Stencil printers using the stencil consisting only of the thermoplastic resin film, but capable of smoothing it when wrapping it around the drum, have been proposed in, e.g., Japanese Utility Model Publication Nos. 60-21243 and 61-30866 and Japanese Utility Model Laid-Open Publication No. 60-119565. The printers disclosed in these documents each includes a stencil mounting device for straightening the slackened or creased stencil to be fed to the drum. The stencil mounting device has a guide for guiding the stencil to the drum, and a rotatable stretching member contacting the guide via the stencil. While the stencil is in movement, the stretching member is rotated by the stencil while exerting tension on the stencil in the widthwise direction of the stencil. In this type of stencil printer, the stencil is paid out from the stencil mounting device and fed toward the drum due to the rotation of the drum. At this instant, in the stencil mounting device, the stencil is conveyed along the guide member while being subjected to the tension ascribable to the stretching member. Consequently, the stencil can wrap around the drum without any slack or crease.
However, the conventional stencil printer using the guide member and stretching member has some problems yet to be solved, as follows. While the drum is in rotation, the stencil is sequentially paid out via a nip between the guide member and the stretching member.

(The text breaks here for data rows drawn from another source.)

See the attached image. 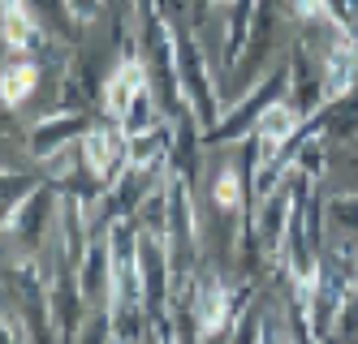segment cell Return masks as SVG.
I'll return each instance as SVG.
<instances>
[{
	"instance_id": "2e32d148",
	"label": "cell",
	"mask_w": 358,
	"mask_h": 344,
	"mask_svg": "<svg viewBox=\"0 0 358 344\" xmlns=\"http://www.w3.org/2000/svg\"><path fill=\"white\" fill-rule=\"evenodd\" d=\"M350 9H354V13H358V0H350Z\"/></svg>"
},
{
	"instance_id": "7c38bea8",
	"label": "cell",
	"mask_w": 358,
	"mask_h": 344,
	"mask_svg": "<svg viewBox=\"0 0 358 344\" xmlns=\"http://www.w3.org/2000/svg\"><path fill=\"white\" fill-rule=\"evenodd\" d=\"M0 31H5V43L17 52H35L43 43V35L35 31V22L27 17V9H13V13H0Z\"/></svg>"
},
{
	"instance_id": "5b68a950",
	"label": "cell",
	"mask_w": 358,
	"mask_h": 344,
	"mask_svg": "<svg viewBox=\"0 0 358 344\" xmlns=\"http://www.w3.org/2000/svg\"><path fill=\"white\" fill-rule=\"evenodd\" d=\"M190 301H194V327H199V336H212V331H220L229 319H234V297H229V284L216 271L199 276Z\"/></svg>"
},
{
	"instance_id": "277c9868",
	"label": "cell",
	"mask_w": 358,
	"mask_h": 344,
	"mask_svg": "<svg viewBox=\"0 0 358 344\" xmlns=\"http://www.w3.org/2000/svg\"><path fill=\"white\" fill-rule=\"evenodd\" d=\"M87 129H91V121H87L83 112H69V108L48 112V117L31 129V155H35V160H48V155H57L61 147L83 142Z\"/></svg>"
},
{
	"instance_id": "5bb4252c",
	"label": "cell",
	"mask_w": 358,
	"mask_h": 344,
	"mask_svg": "<svg viewBox=\"0 0 358 344\" xmlns=\"http://www.w3.org/2000/svg\"><path fill=\"white\" fill-rule=\"evenodd\" d=\"M31 0H0V13H13V9H27Z\"/></svg>"
},
{
	"instance_id": "ba28073f",
	"label": "cell",
	"mask_w": 358,
	"mask_h": 344,
	"mask_svg": "<svg viewBox=\"0 0 358 344\" xmlns=\"http://www.w3.org/2000/svg\"><path fill=\"white\" fill-rule=\"evenodd\" d=\"M39 87V65L35 61H9L5 69H0V99L9 103V108H22Z\"/></svg>"
},
{
	"instance_id": "30bf717a",
	"label": "cell",
	"mask_w": 358,
	"mask_h": 344,
	"mask_svg": "<svg viewBox=\"0 0 358 344\" xmlns=\"http://www.w3.org/2000/svg\"><path fill=\"white\" fill-rule=\"evenodd\" d=\"M328 224H332V241L358 246V194H337L328 202Z\"/></svg>"
},
{
	"instance_id": "9c48e42d",
	"label": "cell",
	"mask_w": 358,
	"mask_h": 344,
	"mask_svg": "<svg viewBox=\"0 0 358 344\" xmlns=\"http://www.w3.org/2000/svg\"><path fill=\"white\" fill-rule=\"evenodd\" d=\"M306 117L294 108V103H285V99H280V103H272V108L259 117V125H255V134H259L264 142H289L294 134H298V125H302Z\"/></svg>"
},
{
	"instance_id": "4fadbf2b",
	"label": "cell",
	"mask_w": 358,
	"mask_h": 344,
	"mask_svg": "<svg viewBox=\"0 0 358 344\" xmlns=\"http://www.w3.org/2000/svg\"><path fill=\"white\" fill-rule=\"evenodd\" d=\"M65 9L73 22H95L99 9H104V0H65Z\"/></svg>"
},
{
	"instance_id": "52a82bcc",
	"label": "cell",
	"mask_w": 358,
	"mask_h": 344,
	"mask_svg": "<svg viewBox=\"0 0 358 344\" xmlns=\"http://www.w3.org/2000/svg\"><path fill=\"white\" fill-rule=\"evenodd\" d=\"M143 87H147V65L134 61V57L117 61V69L108 73V87H104V112H108L113 121H121L125 108H130V103L138 99Z\"/></svg>"
},
{
	"instance_id": "8992f818",
	"label": "cell",
	"mask_w": 358,
	"mask_h": 344,
	"mask_svg": "<svg viewBox=\"0 0 358 344\" xmlns=\"http://www.w3.org/2000/svg\"><path fill=\"white\" fill-rule=\"evenodd\" d=\"M78 284H83V297L87 306H108L113 301V250H108V237H91V246L78 262Z\"/></svg>"
},
{
	"instance_id": "3957f363",
	"label": "cell",
	"mask_w": 358,
	"mask_h": 344,
	"mask_svg": "<svg viewBox=\"0 0 358 344\" xmlns=\"http://www.w3.org/2000/svg\"><path fill=\"white\" fill-rule=\"evenodd\" d=\"M57 194H52V185H31L27 194L17 198L13 207V216H9V232H13V241L22 250H35L43 237H52V220H57Z\"/></svg>"
},
{
	"instance_id": "9a60e30c",
	"label": "cell",
	"mask_w": 358,
	"mask_h": 344,
	"mask_svg": "<svg viewBox=\"0 0 358 344\" xmlns=\"http://www.w3.org/2000/svg\"><path fill=\"white\" fill-rule=\"evenodd\" d=\"M354 288H358V262H354Z\"/></svg>"
},
{
	"instance_id": "6da1fadb",
	"label": "cell",
	"mask_w": 358,
	"mask_h": 344,
	"mask_svg": "<svg viewBox=\"0 0 358 344\" xmlns=\"http://www.w3.org/2000/svg\"><path fill=\"white\" fill-rule=\"evenodd\" d=\"M285 91H289V69H285V65L268 69L259 82L250 87V95L238 103V108L229 112L224 121H216V129H208V134H203V142H208V147H220V142H242L246 134H255V125H259V117L272 108V103L285 99Z\"/></svg>"
},
{
	"instance_id": "7a4b0ae2",
	"label": "cell",
	"mask_w": 358,
	"mask_h": 344,
	"mask_svg": "<svg viewBox=\"0 0 358 344\" xmlns=\"http://www.w3.org/2000/svg\"><path fill=\"white\" fill-rule=\"evenodd\" d=\"M177 77H182V95L190 99V112L203 129H216L220 121V103H216V91H212V73H208V57H203V47L190 35L177 39Z\"/></svg>"
},
{
	"instance_id": "8fae6325",
	"label": "cell",
	"mask_w": 358,
	"mask_h": 344,
	"mask_svg": "<svg viewBox=\"0 0 358 344\" xmlns=\"http://www.w3.org/2000/svg\"><path fill=\"white\" fill-rule=\"evenodd\" d=\"M212 202H216L220 211H242V207H246V177H242V168H234V164L216 168Z\"/></svg>"
}]
</instances>
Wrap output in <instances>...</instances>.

At this instant, tension acts on the stencil between the above nip and the drum. As a result, if the stencil has low elasticity, then it extends in the direction of stencil transport and creases in the lengthwise direction.
Further, the nip between the guide member and the stretching member is remote from the drum. So long as the master has high elasticity, the trailing edge of the master pulled out from the nip can wrap around the drum without slackening because the master is prevented from waving due to its own elasticity. However, when the master has low elasticity, the trailing edge of the master pulled out from the nip waves and wraps around the drum without being straightened, resulting in a slack. The slack would be crushed and would cause the master to crease, as stated earlier.
Japanese Utility Model Publication No. 62-20297 proposes a stencil printer including an elastic member whose upstream edge with respect to the direction of master transport is sequentially inclined from its intermediate portion to opposite sides in the above direction. With this configuration, the elastic member smooths the stencil outward in the widthwise direction of the stencil. Further, Japanese Patent Laid-Open Publication No. 7-125399 discloses a stencil printer in which a roller presses the master against the drum over the entire width of the master.